If someone actually needed you to solve their problems, they’d come right out and ask for advice on how to fix it.
I don’t call my plumber to get coffee and talk for two hours. I don’t stop into my electricians office to just to “catch up.”
The point is, if something needs to get fixed you’ll know pretty quick.
If not, then your job isn’t to fix anything. It’s to listen.
They just need to vent, to get it off of their chest.
The moment you solve their problem is the moment they realize you weren’t really listening to them. We tend to think we are in the problem-solving business as leaders. Really, we are about strengthening and building the capacity of the people we lead.
This is why most coaching/consulting companies don’t work. They care more about impressing you than listening to you.
We need to realize the best way to help someone is not to solve their problem for them. When you give people advice they will generally argue with it, people will tend to argue with whatever data you give them.

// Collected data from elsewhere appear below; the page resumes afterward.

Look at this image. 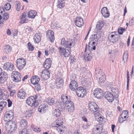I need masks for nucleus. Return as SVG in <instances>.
I'll return each mask as SVG.
<instances>
[{
  "mask_svg": "<svg viewBox=\"0 0 134 134\" xmlns=\"http://www.w3.org/2000/svg\"><path fill=\"white\" fill-rule=\"evenodd\" d=\"M61 99L62 102L65 104V108L66 110L69 112H73L74 109V104L68 98V96L63 94L61 96Z\"/></svg>",
  "mask_w": 134,
  "mask_h": 134,
  "instance_id": "obj_1",
  "label": "nucleus"
},
{
  "mask_svg": "<svg viewBox=\"0 0 134 134\" xmlns=\"http://www.w3.org/2000/svg\"><path fill=\"white\" fill-rule=\"evenodd\" d=\"M64 119L62 118H59L56 120L53 124V127H57V131L60 133L64 131V129L63 127V124Z\"/></svg>",
  "mask_w": 134,
  "mask_h": 134,
  "instance_id": "obj_2",
  "label": "nucleus"
},
{
  "mask_svg": "<svg viewBox=\"0 0 134 134\" xmlns=\"http://www.w3.org/2000/svg\"><path fill=\"white\" fill-rule=\"evenodd\" d=\"M59 53L61 55H63L65 57H67L70 55V53L71 47L64 48L59 47L58 48Z\"/></svg>",
  "mask_w": 134,
  "mask_h": 134,
  "instance_id": "obj_3",
  "label": "nucleus"
},
{
  "mask_svg": "<svg viewBox=\"0 0 134 134\" xmlns=\"http://www.w3.org/2000/svg\"><path fill=\"white\" fill-rule=\"evenodd\" d=\"M11 77L14 82H18L20 81L21 75L18 72L13 71L11 74Z\"/></svg>",
  "mask_w": 134,
  "mask_h": 134,
  "instance_id": "obj_4",
  "label": "nucleus"
},
{
  "mask_svg": "<svg viewBox=\"0 0 134 134\" xmlns=\"http://www.w3.org/2000/svg\"><path fill=\"white\" fill-rule=\"evenodd\" d=\"M26 103L27 104L30 106H34V107L35 108L37 107L38 103L37 101H36L35 98V97L31 96L28 98L26 100Z\"/></svg>",
  "mask_w": 134,
  "mask_h": 134,
  "instance_id": "obj_5",
  "label": "nucleus"
},
{
  "mask_svg": "<svg viewBox=\"0 0 134 134\" xmlns=\"http://www.w3.org/2000/svg\"><path fill=\"white\" fill-rule=\"evenodd\" d=\"M16 66L20 70L23 69L26 65L25 60L23 58L17 59L16 61Z\"/></svg>",
  "mask_w": 134,
  "mask_h": 134,
  "instance_id": "obj_6",
  "label": "nucleus"
},
{
  "mask_svg": "<svg viewBox=\"0 0 134 134\" xmlns=\"http://www.w3.org/2000/svg\"><path fill=\"white\" fill-rule=\"evenodd\" d=\"M76 95L79 97H83L85 96L86 93L85 89L82 87H80L77 88L76 90Z\"/></svg>",
  "mask_w": 134,
  "mask_h": 134,
  "instance_id": "obj_7",
  "label": "nucleus"
},
{
  "mask_svg": "<svg viewBox=\"0 0 134 134\" xmlns=\"http://www.w3.org/2000/svg\"><path fill=\"white\" fill-rule=\"evenodd\" d=\"M119 37V35L116 34L114 32H111L108 35L109 40L113 43L117 41Z\"/></svg>",
  "mask_w": 134,
  "mask_h": 134,
  "instance_id": "obj_8",
  "label": "nucleus"
},
{
  "mask_svg": "<svg viewBox=\"0 0 134 134\" xmlns=\"http://www.w3.org/2000/svg\"><path fill=\"white\" fill-rule=\"evenodd\" d=\"M88 105L90 110L93 113L97 112L99 108L97 104L94 102H90L89 103Z\"/></svg>",
  "mask_w": 134,
  "mask_h": 134,
  "instance_id": "obj_9",
  "label": "nucleus"
},
{
  "mask_svg": "<svg viewBox=\"0 0 134 134\" xmlns=\"http://www.w3.org/2000/svg\"><path fill=\"white\" fill-rule=\"evenodd\" d=\"M8 75L7 72L4 71L0 74V83L3 84L7 81Z\"/></svg>",
  "mask_w": 134,
  "mask_h": 134,
  "instance_id": "obj_10",
  "label": "nucleus"
},
{
  "mask_svg": "<svg viewBox=\"0 0 134 134\" xmlns=\"http://www.w3.org/2000/svg\"><path fill=\"white\" fill-rule=\"evenodd\" d=\"M4 68L7 71H12L14 68V65L11 62H8L4 63Z\"/></svg>",
  "mask_w": 134,
  "mask_h": 134,
  "instance_id": "obj_11",
  "label": "nucleus"
},
{
  "mask_svg": "<svg viewBox=\"0 0 134 134\" xmlns=\"http://www.w3.org/2000/svg\"><path fill=\"white\" fill-rule=\"evenodd\" d=\"M93 94L96 97L100 99L103 96V91L100 88H97L94 91Z\"/></svg>",
  "mask_w": 134,
  "mask_h": 134,
  "instance_id": "obj_12",
  "label": "nucleus"
},
{
  "mask_svg": "<svg viewBox=\"0 0 134 134\" xmlns=\"http://www.w3.org/2000/svg\"><path fill=\"white\" fill-rule=\"evenodd\" d=\"M48 105L46 104L41 105L38 108V111L41 113H46L48 110Z\"/></svg>",
  "mask_w": 134,
  "mask_h": 134,
  "instance_id": "obj_13",
  "label": "nucleus"
},
{
  "mask_svg": "<svg viewBox=\"0 0 134 134\" xmlns=\"http://www.w3.org/2000/svg\"><path fill=\"white\" fill-rule=\"evenodd\" d=\"M46 36L51 42H53L54 40V32L53 31L49 30L46 32Z\"/></svg>",
  "mask_w": 134,
  "mask_h": 134,
  "instance_id": "obj_14",
  "label": "nucleus"
},
{
  "mask_svg": "<svg viewBox=\"0 0 134 134\" xmlns=\"http://www.w3.org/2000/svg\"><path fill=\"white\" fill-rule=\"evenodd\" d=\"M50 74V73L49 71L45 70L42 71L40 76L42 79L46 80L49 77Z\"/></svg>",
  "mask_w": 134,
  "mask_h": 134,
  "instance_id": "obj_15",
  "label": "nucleus"
},
{
  "mask_svg": "<svg viewBox=\"0 0 134 134\" xmlns=\"http://www.w3.org/2000/svg\"><path fill=\"white\" fill-rule=\"evenodd\" d=\"M104 96L110 102H112L114 100L113 94L110 92H106L104 94Z\"/></svg>",
  "mask_w": 134,
  "mask_h": 134,
  "instance_id": "obj_16",
  "label": "nucleus"
},
{
  "mask_svg": "<svg viewBox=\"0 0 134 134\" xmlns=\"http://www.w3.org/2000/svg\"><path fill=\"white\" fill-rule=\"evenodd\" d=\"M61 44L65 48L71 47L73 43L72 41H66L65 38H63L61 41Z\"/></svg>",
  "mask_w": 134,
  "mask_h": 134,
  "instance_id": "obj_17",
  "label": "nucleus"
},
{
  "mask_svg": "<svg viewBox=\"0 0 134 134\" xmlns=\"http://www.w3.org/2000/svg\"><path fill=\"white\" fill-rule=\"evenodd\" d=\"M6 112L4 114V120L5 121H11L13 118V113L12 112Z\"/></svg>",
  "mask_w": 134,
  "mask_h": 134,
  "instance_id": "obj_18",
  "label": "nucleus"
},
{
  "mask_svg": "<svg viewBox=\"0 0 134 134\" xmlns=\"http://www.w3.org/2000/svg\"><path fill=\"white\" fill-rule=\"evenodd\" d=\"M75 23V25L78 27H81L84 24L82 19L80 17H77L76 18Z\"/></svg>",
  "mask_w": 134,
  "mask_h": 134,
  "instance_id": "obj_19",
  "label": "nucleus"
},
{
  "mask_svg": "<svg viewBox=\"0 0 134 134\" xmlns=\"http://www.w3.org/2000/svg\"><path fill=\"white\" fill-rule=\"evenodd\" d=\"M35 108H33L27 110L24 116H25L26 119H27L31 116L32 114L35 112Z\"/></svg>",
  "mask_w": 134,
  "mask_h": 134,
  "instance_id": "obj_20",
  "label": "nucleus"
},
{
  "mask_svg": "<svg viewBox=\"0 0 134 134\" xmlns=\"http://www.w3.org/2000/svg\"><path fill=\"white\" fill-rule=\"evenodd\" d=\"M26 96L25 90L23 89L19 90L18 93V97L20 99H24Z\"/></svg>",
  "mask_w": 134,
  "mask_h": 134,
  "instance_id": "obj_21",
  "label": "nucleus"
},
{
  "mask_svg": "<svg viewBox=\"0 0 134 134\" xmlns=\"http://www.w3.org/2000/svg\"><path fill=\"white\" fill-rule=\"evenodd\" d=\"M52 64V60L50 58L47 59L43 64L44 67L46 69H49L51 67Z\"/></svg>",
  "mask_w": 134,
  "mask_h": 134,
  "instance_id": "obj_22",
  "label": "nucleus"
},
{
  "mask_svg": "<svg viewBox=\"0 0 134 134\" xmlns=\"http://www.w3.org/2000/svg\"><path fill=\"white\" fill-rule=\"evenodd\" d=\"M78 85L76 82L75 81H72L70 82L69 86L70 89L72 91L76 90Z\"/></svg>",
  "mask_w": 134,
  "mask_h": 134,
  "instance_id": "obj_23",
  "label": "nucleus"
},
{
  "mask_svg": "<svg viewBox=\"0 0 134 134\" xmlns=\"http://www.w3.org/2000/svg\"><path fill=\"white\" fill-rule=\"evenodd\" d=\"M97 35H98V34L92 35L91 36L90 39V42L89 43L88 47H90V44L91 43H92V42L94 41L95 42H97L98 39L99 38H98Z\"/></svg>",
  "mask_w": 134,
  "mask_h": 134,
  "instance_id": "obj_24",
  "label": "nucleus"
},
{
  "mask_svg": "<svg viewBox=\"0 0 134 134\" xmlns=\"http://www.w3.org/2000/svg\"><path fill=\"white\" fill-rule=\"evenodd\" d=\"M101 13L104 18H108L109 16V13L108 11L107 8L106 7H103L101 10Z\"/></svg>",
  "mask_w": 134,
  "mask_h": 134,
  "instance_id": "obj_25",
  "label": "nucleus"
},
{
  "mask_svg": "<svg viewBox=\"0 0 134 134\" xmlns=\"http://www.w3.org/2000/svg\"><path fill=\"white\" fill-rule=\"evenodd\" d=\"M41 36V34L40 33L35 34L33 38L34 41L35 43H38L40 42Z\"/></svg>",
  "mask_w": 134,
  "mask_h": 134,
  "instance_id": "obj_26",
  "label": "nucleus"
},
{
  "mask_svg": "<svg viewBox=\"0 0 134 134\" xmlns=\"http://www.w3.org/2000/svg\"><path fill=\"white\" fill-rule=\"evenodd\" d=\"M40 79L38 76H33L31 79V83L34 85H36L39 82Z\"/></svg>",
  "mask_w": 134,
  "mask_h": 134,
  "instance_id": "obj_27",
  "label": "nucleus"
},
{
  "mask_svg": "<svg viewBox=\"0 0 134 134\" xmlns=\"http://www.w3.org/2000/svg\"><path fill=\"white\" fill-rule=\"evenodd\" d=\"M87 44H86L85 50V53L83 55L85 59L86 60H87L88 61H90L91 58V56L90 55V54L88 52H86V51H87L88 49Z\"/></svg>",
  "mask_w": 134,
  "mask_h": 134,
  "instance_id": "obj_28",
  "label": "nucleus"
},
{
  "mask_svg": "<svg viewBox=\"0 0 134 134\" xmlns=\"http://www.w3.org/2000/svg\"><path fill=\"white\" fill-rule=\"evenodd\" d=\"M63 80L62 78H58L56 79L55 84L57 87H60V86H62L63 83Z\"/></svg>",
  "mask_w": 134,
  "mask_h": 134,
  "instance_id": "obj_29",
  "label": "nucleus"
},
{
  "mask_svg": "<svg viewBox=\"0 0 134 134\" xmlns=\"http://www.w3.org/2000/svg\"><path fill=\"white\" fill-rule=\"evenodd\" d=\"M12 48L9 45H6L4 47V52L6 54H8L10 52Z\"/></svg>",
  "mask_w": 134,
  "mask_h": 134,
  "instance_id": "obj_30",
  "label": "nucleus"
},
{
  "mask_svg": "<svg viewBox=\"0 0 134 134\" xmlns=\"http://www.w3.org/2000/svg\"><path fill=\"white\" fill-rule=\"evenodd\" d=\"M37 14L36 11L31 10L29 12L28 14V17L30 18H35Z\"/></svg>",
  "mask_w": 134,
  "mask_h": 134,
  "instance_id": "obj_31",
  "label": "nucleus"
},
{
  "mask_svg": "<svg viewBox=\"0 0 134 134\" xmlns=\"http://www.w3.org/2000/svg\"><path fill=\"white\" fill-rule=\"evenodd\" d=\"M57 6L58 8H61L64 6L65 2L64 0H58L57 3Z\"/></svg>",
  "mask_w": 134,
  "mask_h": 134,
  "instance_id": "obj_32",
  "label": "nucleus"
},
{
  "mask_svg": "<svg viewBox=\"0 0 134 134\" xmlns=\"http://www.w3.org/2000/svg\"><path fill=\"white\" fill-rule=\"evenodd\" d=\"M106 79V77L104 73L100 74V76L99 77L98 82L100 83H104Z\"/></svg>",
  "mask_w": 134,
  "mask_h": 134,
  "instance_id": "obj_33",
  "label": "nucleus"
},
{
  "mask_svg": "<svg viewBox=\"0 0 134 134\" xmlns=\"http://www.w3.org/2000/svg\"><path fill=\"white\" fill-rule=\"evenodd\" d=\"M61 110L59 109H55L53 111V116L57 117L59 116L61 114Z\"/></svg>",
  "mask_w": 134,
  "mask_h": 134,
  "instance_id": "obj_34",
  "label": "nucleus"
},
{
  "mask_svg": "<svg viewBox=\"0 0 134 134\" xmlns=\"http://www.w3.org/2000/svg\"><path fill=\"white\" fill-rule=\"evenodd\" d=\"M104 25L103 21H99L97 23L96 25V27L98 30H101Z\"/></svg>",
  "mask_w": 134,
  "mask_h": 134,
  "instance_id": "obj_35",
  "label": "nucleus"
},
{
  "mask_svg": "<svg viewBox=\"0 0 134 134\" xmlns=\"http://www.w3.org/2000/svg\"><path fill=\"white\" fill-rule=\"evenodd\" d=\"M47 101L48 103L51 106L54 105V104L55 103V101L54 100V99L53 98H47Z\"/></svg>",
  "mask_w": 134,
  "mask_h": 134,
  "instance_id": "obj_36",
  "label": "nucleus"
},
{
  "mask_svg": "<svg viewBox=\"0 0 134 134\" xmlns=\"http://www.w3.org/2000/svg\"><path fill=\"white\" fill-rule=\"evenodd\" d=\"M31 128L33 130L36 132H39L41 130V129L40 128L37 127L33 124L32 125Z\"/></svg>",
  "mask_w": 134,
  "mask_h": 134,
  "instance_id": "obj_37",
  "label": "nucleus"
},
{
  "mask_svg": "<svg viewBox=\"0 0 134 134\" xmlns=\"http://www.w3.org/2000/svg\"><path fill=\"white\" fill-rule=\"evenodd\" d=\"M26 16V13H23L20 17L21 19V23L22 24L27 22L26 21L27 20L26 19H25Z\"/></svg>",
  "mask_w": 134,
  "mask_h": 134,
  "instance_id": "obj_38",
  "label": "nucleus"
},
{
  "mask_svg": "<svg viewBox=\"0 0 134 134\" xmlns=\"http://www.w3.org/2000/svg\"><path fill=\"white\" fill-rule=\"evenodd\" d=\"M128 52L127 51H125L124 53L122 60L124 61V63L127 61L128 58Z\"/></svg>",
  "mask_w": 134,
  "mask_h": 134,
  "instance_id": "obj_39",
  "label": "nucleus"
},
{
  "mask_svg": "<svg viewBox=\"0 0 134 134\" xmlns=\"http://www.w3.org/2000/svg\"><path fill=\"white\" fill-rule=\"evenodd\" d=\"M51 27L52 28L55 29L59 28L60 27V26L58 23H57L53 22L51 24Z\"/></svg>",
  "mask_w": 134,
  "mask_h": 134,
  "instance_id": "obj_40",
  "label": "nucleus"
},
{
  "mask_svg": "<svg viewBox=\"0 0 134 134\" xmlns=\"http://www.w3.org/2000/svg\"><path fill=\"white\" fill-rule=\"evenodd\" d=\"M27 122L25 119H22L20 122V125L22 127H25L27 124Z\"/></svg>",
  "mask_w": 134,
  "mask_h": 134,
  "instance_id": "obj_41",
  "label": "nucleus"
},
{
  "mask_svg": "<svg viewBox=\"0 0 134 134\" xmlns=\"http://www.w3.org/2000/svg\"><path fill=\"white\" fill-rule=\"evenodd\" d=\"M127 85L126 89L128 90H129V72L128 70L127 71Z\"/></svg>",
  "mask_w": 134,
  "mask_h": 134,
  "instance_id": "obj_42",
  "label": "nucleus"
},
{
  "mask_svg": "<svg viewBox=\"0 0 134 134\" xmlns=\"http://www.w3.org/2000/svg\"><path fill=\"white\" fill-rule=\"evenodd\" d=\"M28 131L27 129L24 128L21 131H20L19 134H28Z\"/></svg>",
  "mask_w": 134,
  "mask_h": 134,
  "instance_id": "obj_43",
  "label": "nucleus"
},
{
  "mask_svg": "<svg viewBox=\"0 0 134 134\" xmlns=\"http://www.w3.org/2000/svg\"><path fill=\"white\" fill-rule=\"evenodd\" d=\"M125 28H123L120 27L119 28L118 30V32L121 35L125 31Z\"/></svg>",
  "mask_w": 134,
  "mask_h": 134,
  "instance_id": "obj_44",
  "label": "nucleus"
},
{
  "mask_svg": "<svg viewBox=\"0 0 134 134\" xmlns=\"http://www.w3.org/2000/svg\"><path fill=\"white\" fill-rule=\"evenodd\" d=\"M11 7V5L10 3H7L5 4L4 6V8L5 10H9Z\"/></svg>",
  "mask_w": 134,
  "mask_h": 134,
  "instance_id": "obj_45",
  "label": "nucleus"
},
{
  "mask_svg": "<svg viewBox=\"0 0 134 134\" xmlns=\"http://www.w3.org/2000/svg\"><path fill=\"white\" fill-rule=\"evenodd\" d=\"M28 46L29 49L31 51H32L34 48V47L32 45L30 42L28 43Z\"/></svg>",
  "mask_w": 134,
  "mask_h": 134,
  "instance_id": "obj_46",
  "label": "nucleus"
},
{
  "mask_svg": "<svg viewBox=\"0 0 134 134\" xmlns=\"http://www.w3.org/2000/svg\"><path fill=\"white\" fill-rule=\"evenodd\" d=\"M3 19L4 20H7L9 17V14L7 13H5L3 14Z\"/></svg>",
  "mask_w": 134,
  "mask_h": 134,
  "instance_id": "obj_47",
  "label": "nucleus"
},
{
  "mask_svg": "<svg viewBox=\"0 0 134 134\" xmlns=\"http://www.w3.org/2000/svg\"><path fill=\"white\" fill-rule=\"evenodd\" d=\"M15 7L16 8V10L17 11H19L20 8V4L19 2L16 3L15 4Z\"/></svg>",
  "mask_w": 134,
  "mask_h": 134,
  "instance_id": "obj_48",
  "label": "nucleus"
},
{
  "mask_svg": "<svg viewBox=\"0 0 134 134\" xmlns=\"http://www.w3.org/2000/svg\"><path fill=\"white\" fill-rule=\"evenodd\" d=\"M10 126H11V128L14 130H15L17 128V125L15 123H12Z\"/></svg>",
  "mask_w": 134,
  "mask_h": 134,
  "instance_id": "obj_49",
  "label": "nucleus"
},
{
  "mask_svg": "<svg viewBox=\"0 0 134 134\" xmlns=\"http://www.w3.org/2000/svg\"><path fill=\"white\" fill-rule=\"evenodd\" d=\"M96 44V42L94 41L92 42V43H91L90 45H91L92 47H91L92 48L93 50H95L96 49V46H95Z\"/></svg>",
  "mask_w": 134,
  "mask_h": 134,
  "instance_id": "obj_50",
  "label": "nucleus"
},
{
  "mask_svg": "<svg viewBox=\"0 0 134 134\" xmlns=\"http://www.w3.org/2000/svg\"><path fill=\"white\" fill-rule=\"evenodd\" d=\"M7 104V102H6L4 101H1L0 102V105H1L4 108Z\"/></svg>",
  "mask_w": 134,
  "mask_h": 134,
  "instance_id": "obj_51",
  "label": "nucleus"
},
{
  "mask_svg": "<svg viewBox=\"0 0 134 134\" xmlns=\"http://www.w3.org/2000/svg\"><path fill=\"white\" fill-rule=\"evenodd\" d=\"M10 92V94L11 96H13L15 93V91L14 90H11L10 89V90L9 91Z\"/></svg>",
  "mask_w": 134,
  "mask_h": 134,
  "instance_id": "obj_52",
  "label": "nucleus"
},
{
  "mask_svg": "<svg viewBox=\"0 0 134 134\" xmlns=\"http://www.w3.org/2000/svg\"><path fill=\"white\" fill-rule=\"evenodd\" d=\"M128 114V111L127 110H125L121 114H123L124 115L129 116Z\"/></svg>",
  "mask_w": 134,
  "mask_h": 134,
  "instance_id": "obj_53",
  "label": "nucleus"
},
{
  "mask_svg": "<svg viewBox=\"0 0 134 134\" xmlns=\"http://www.w3.org/2000/svg\"><path fill=\"white\" fill-rule=\"evenodd\" d=\"M125 121V120L123 119V118H122L120 115L119 117V123H121Z\"/></svg>",
  "mask_w": 134,
  "mask_h": 134,
  "instance_id": "obj_54",
  "label": "nucleus"
},
{
  "mask_svg": "<svg viewBox=\"0 0 134 134\" xmlns=\"http://www.w3.org/2000/svg\"><path fill=\"white\" fill-rule=\"evenodd\" d=\"M36 86H35V88L37 91H40L41 90V87L40 86L39 84H37Z\"/></svg>",
  "mask_w": 134,
  "mask_h": 134,
  "instance_id": "obj_55",
  "label": "nucleus"
},
{
  "mask_svg": "<svg viewBox=\"0 0 134 134\" xmlns=\"http://www.w3.org/2000/svg\"><path fill=\"white\" fill-rule=\"evenodd\" d=\"M7 101L8 102V107H11L12 103V101L10 99H8Z\"/></svg>",
  "mask_w": 134,
  "mask_h": 134,
  "instance_id": "obj_56",
  "label": "nucleus"
},
{
  "mask_svg": "<svg viewBox=\"0 0 134 134\" xmlns=\"http://www.w3.org/2000/svg\"><path fill=\"white\" fill-rule=\"evenodd\" d=\"M75 58V57L74 56H73V57L70 56V59L71 60V62H72L73 63V62H75V59L74 58Z\"/></svg>",
  "mask_w": 134,
  "mask_h": 134,
  "instance_id": "obj_57",
  "label": "nucleus"
},
{
  "mask_svg": "<svg viewBox=\"0 0 134 134\" xmlns=\"http://www.w3.org/2000/svg\"><path fill=\"white\" fill-rule=\"evenodd\" d=\"M122 118H123V119L125 120V121L126 120L127 118L128 117V116H125L123 114H121L120 115Z\"/></svg>",
  "mask_w": 134,
  "mask_h": 134,
  "instance_id": "obj_58",
  "label": "nucleus"
},
{
  "mask_svg": "<svg viewBox=\"0 0 134 134\" xmlns=\"http://www.w3.org/2000/svg\"><path fill=\"white\" fill-rule=\"evenodd\" d=\"M115 127V125L114 124H112L111 125V128L112 130V132L113 133L114 132V130Z\"/></svg>",
  "mask_w": 134,
  "mask_h": 134,
  "instance_id": "obj_59",
  "label": "nucleus"
},
{
  "mask_svg": "<svg viewBox=\"0 0 134 134\" xmlns=\"http://www.w3.org/2000/svg\"><path fill=\"white\" fill-rule=\"evenodd\" d=\"M48 48H47L45 51V54L46 55L48 56Z\"/></svg>",
  "mask_w": 134,
  "mask_h": 134,
  "instance_id": "obj_60",
  "label": "nucleus"
},
{
  "mask_svg": "<svg viewBox=\"0 0 134 134\" xmlns=\"http://www.w3.org/2000/svg\"><path fill=\"white\" fill-rule=\"evenodd\" d=\"M7 33L8 35H10L11 34V32L10 30L8 29L7 30Z\"/></svg>",
  "mask_w": 134,
  "mask_h": 134,
  "instance_id": "obj_61",
  "label": "nucleus"
},
{
  "mask_svg": "<svg viewBox=\"0 0 134 134\" xmlns=\"http://www.w3.org/2000/svg\"><path fill=\"white\" fill-rule=\"evenodd\" d=\"M28 77V76L27 75H25L24 77L22 79L23 81H24L25 79H27Z\"/></svg>",
  "mask_w": 134,
  "mask_h": 134,
  "instance_id": "obj_62",
  "label": "nucleus"
},
{
  "mask_svg": "<svg viewBox=\"0 0 134 134\" xmlns=\"http://www.w3.org/2000/svg\"><path fill=\"white\" fill-rule=\"evenodd\" d=\"M3 11H4V9L3 7L0 8V13H2Z\"/></svg>",
  "mask_w": 134,
  "mask_h": 134,
  "instance_id": "obj_63",
  "label": "nucleus"
},
{
  "mask_svg": "<svg viewBox=\"0 0 134 134\" xmlns=\"http://www.w3.org/2000/svg\"><path fill=\"white\" fill-rule=\"evenodd\" d=\"M127 9L126 8V7H125V8L124 10V14L123 15V16H124L125 15V14L127 12Z\"/></svg>",
  "mask_w": 134,
  "mask_h": 134,
  "instance_id": "obj_64",
  "label": "nucleus"
}]
</instances>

On the other hand, people never argue with their own data. Weird how that works.
We must help them come up with their own solution by drawing the solution out from them not for them.
Don’t worry, be happy. It’s not just a catchy song from the 80’s.
It’s a bad habit that you may have picked up from the power of positivity or a desire to get through with a conversation.
This happens all the time in the church world under the guise of “just have faith” or “just pray about it.” It all has the same effect. It minimizes the person’s issue.
Me, Me, Me
Have you ever walked away from a conversation and realized the person never once asked you about yourself?
I was at a party recently and had two different entrepreneurs do this to me. The total lack of self-awareness was almost impressive. If it weren’t so irritating.
Turning the conversation back to “me, me, me” no matter what, is a sure fire way to put yourself on an island as a leader.
And not the type of island with fun umbrella drinks, cabanas, and jet-skis.
More like the type where your team leaves you behind to starve while they take the life raft home.
We all do this as leaders subconsciously when we try to overthink things.
We start trying to look at motives, history, or the “thing behind the thing.” Those can be helpful things to dive into in the right time and place.
Like with a licensed therapist or psychologist.
But most of the time when you do this as a leader, it only causes destruction.
Think about this.
Most of the time we as leaders don’t even stop and analyze our own intentions. And even if we did, there’s a high likelihood we’d be wrong about those intentions. Yet we have no problem consistently trying to point out the intentions of others. Instead we should be listening not to uncover some mysterious hidden truth but to be simply be present.
Listening well requires us to sacrifice our ego and let go of trying to control the outcomes in conversations.
If you are trying to “achieve a result” with a conversation, then it’s not really a conversation.
It’s an ultimatum.
True conversation is what great leaders should strive for. It is in our active, successful listening that we are able to draw solutions out from our people instead of drawing solutions out for them.